Déserté le palais royal d’antan,
Pour qui poussent encore les rouges fleurs?
Une dame d’honneur aux cheveux blancs
Regrette seule l’ancien empereur.
Poème chinois
「行宫」
元稹
寥落古行宫,宫花寂寞红。
白头宫女在,闲坐说玄宗。
Explication du poème
Ce poème de Yuan Zhen évoque avec une sobriété poignante le palais abandonné de Shangyang à Luoyang. Jadis fastueuse résidence de l'ère Xuanzong, ce lieu devint après la rébellion d'An Lushan une prison dorée pour des courtisanes confinées pendant quarante ans. À travers ce microcosme désolé, le poète déploie une méditation sur la fugacité des gloires terrestres.
Premier distique : « 寥落古行宫,宫花寂寞红。 »
Liáoluò gǔ xínggōng, gōng huā jìmò hóng.
Désert, l'antique palais d'étape, Solitaires, les fleurs rouges des cours.
L'adjectif "désert" (寥落) sonne comme un glas, tandis que l'oxymore "fleurs solitaires" (寂寞红) métamorphose la couleur vive en symbole de mélancolie. La répétition de "palais" (宫) crée un écho architectural, comme si les murs eux-mêmes pleuraient leur splendeur perdue.
Second distique : « 白头宫女在,闲坐说玄宗。 »
Báitóu gōngnǚ zài, xián zuò shuō Xuánzōng.
Courtisanes aux cheveux blancs encore présentes, Assises oisives, parlant de Xuanzong.

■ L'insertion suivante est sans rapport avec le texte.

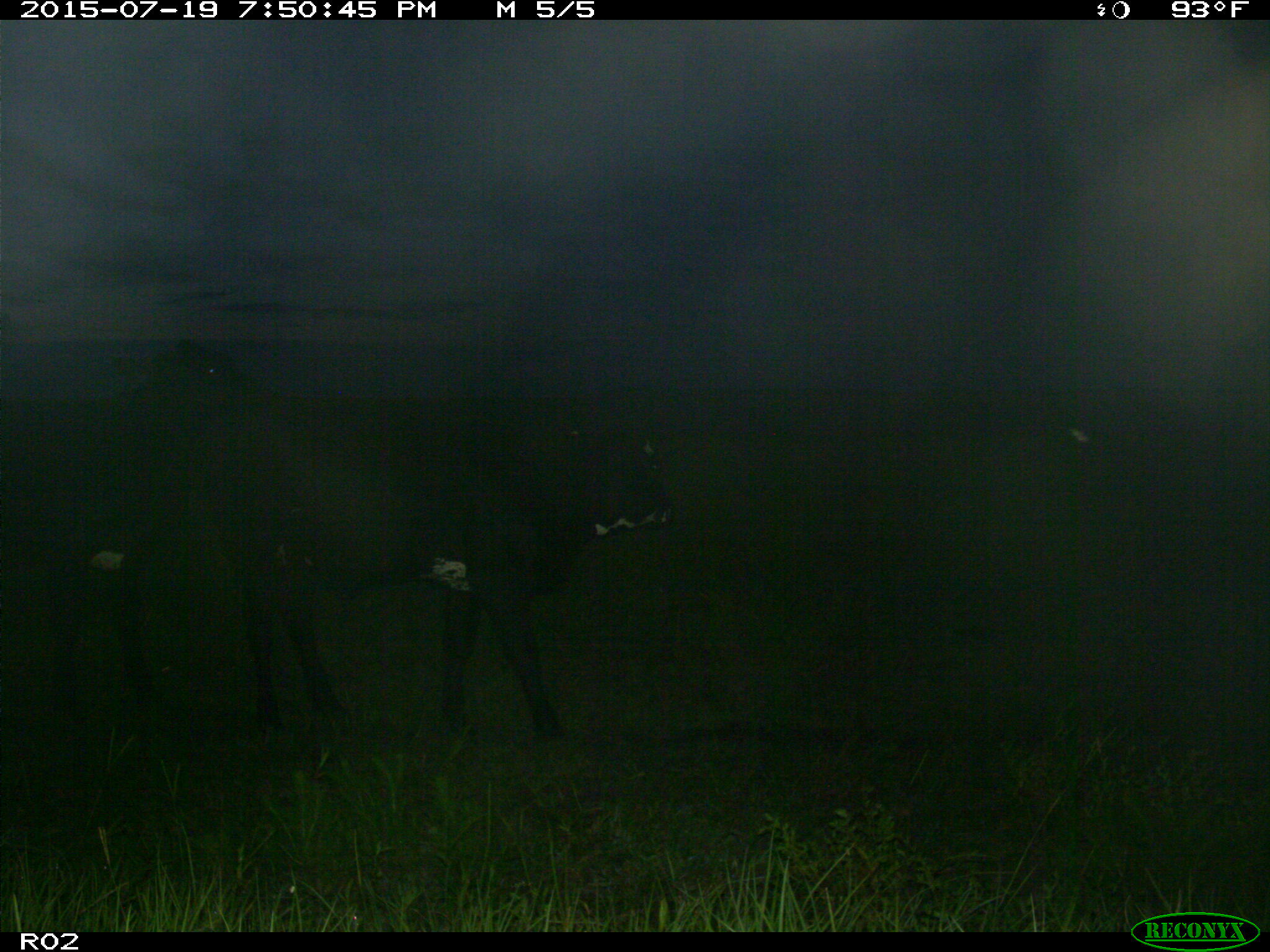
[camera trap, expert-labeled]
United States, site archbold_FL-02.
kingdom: Animalia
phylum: Chordata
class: Mammalia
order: Artiodactyla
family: Bovidae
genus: Bos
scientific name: Bos taurus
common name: domestic cow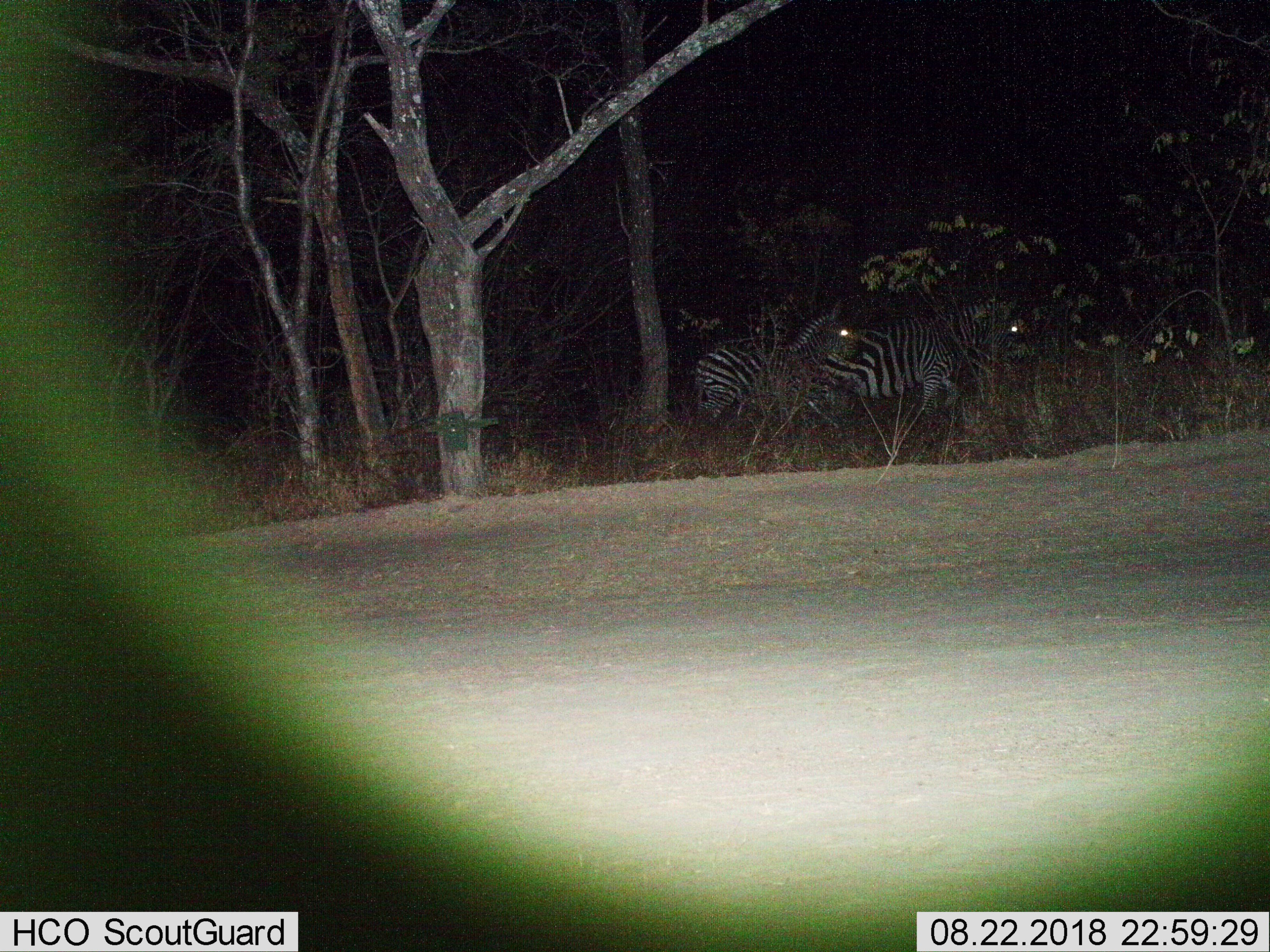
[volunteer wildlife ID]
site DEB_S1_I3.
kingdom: Animalia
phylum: Chordata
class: Mammalia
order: Perissodactyla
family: Equidae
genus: Equus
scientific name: Equus quagga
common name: plains zebra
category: zebraplains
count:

Le contraste entre la blancheur sénile (白头) et la rougeur florale précédente scelle le destin des habitantes. Le verbe "parler" (说), apparemment anodin, devient terrible : ces femmes n'ont plus que des souvenirs à échanger, transformant l'empereur défunt en fantôme conversationnel.
Lecture globale
En vingt caractères d'une concision remarquable, ce poème brosse un tableau d'une mélancolie poignante : un vieux palais déserté tombe en ruine, tandis que des dames de cour aux cheveux blancs, survivantes d'un autre âge, s'attardent dans des souvenirs évanouis. Le poète, à travers cette évocation du cadre, reflète l'implacable fuite du temps et l'amertume des vicissitudes humaines. La description initiale - un palais "désolé" et des fleurs d'un "rouge solitaire" - crée un contraste saisissant avec la splendeur passée des lieux. Puis le regard se porte sur les personnages : quelques dames âgées, isolées, dont l'unique réconfort réside dans l'évocation d'un âge d'or révolu. Ce contraste violent entre mémoire et réalité donne toute sa puissance au poème, qui exprime à la fois la tristesse des choses changées et la cruelle indifférence de l'histoire face aux destins individuels.
Spécificités stylistiques
La langue, d'une extrême économie, recèle une profondeur émotionnelle rare. Yuan Zhen, en maître de la suggestion, construit avec une sobriété calculée un tableau où paysage et personnages, temporalité et destinée s'entrelacent dans une tension dramatique. Les termes "désolé" et "solitaire" deviennent des leitmotivs exprimant tant la désolation des lieux que la vacuité intérieure des habitantes. Les cheveux blancs des dames et leurs souvenirs nostalgiques servent de marqueurs temporels, soulignant l'inexorable passage des ans et l'alternance inéluctable de prospérité et de déclin.
Éclairages
Ce déclin du palais et ce vieillissement des dames de cour fonctionnent comme une allégorie des mutations historiques, nous invitant à chérir bonheurs présents et périodes fastes, car rien ne résiste à l'érosion du temps. Le poète, à travers ces évocations mémorielles, met aussi en garde contre la dangereuse tentation de vivre dans le passé. Si les souvenirs d'âge d'or peuvent offrir un réconfort illusoire, ils risquent aussi d'enfermer l'âme dans une stérile nostalgie. Cette œuvre nous incite donc à méditer sur l'art d'accepter le changement et d'embrasser la réalité, seul antidote contre la mélancolie paralysante des regrets.
Traducteur de poésie
Xu Yuanchong(许渊冲)
À propos du poète
Yuan Zhen (元稹), 779 - 831 après J.-C., originaire de Luoyang, dans la province du Henan, fut pauvre dans ses jeunes années et devint fonctionnaire en 793 après avoir réussi l'examen impérial, mais il fut ensuite rétrogradé pour avoir offensé les eunuques et les bureaucrates démodés, et mourut d'une violente maladie sur le chemin de son poste. Il était ami avec Bai Juyi et écrivait souvent des poèmes ensemble.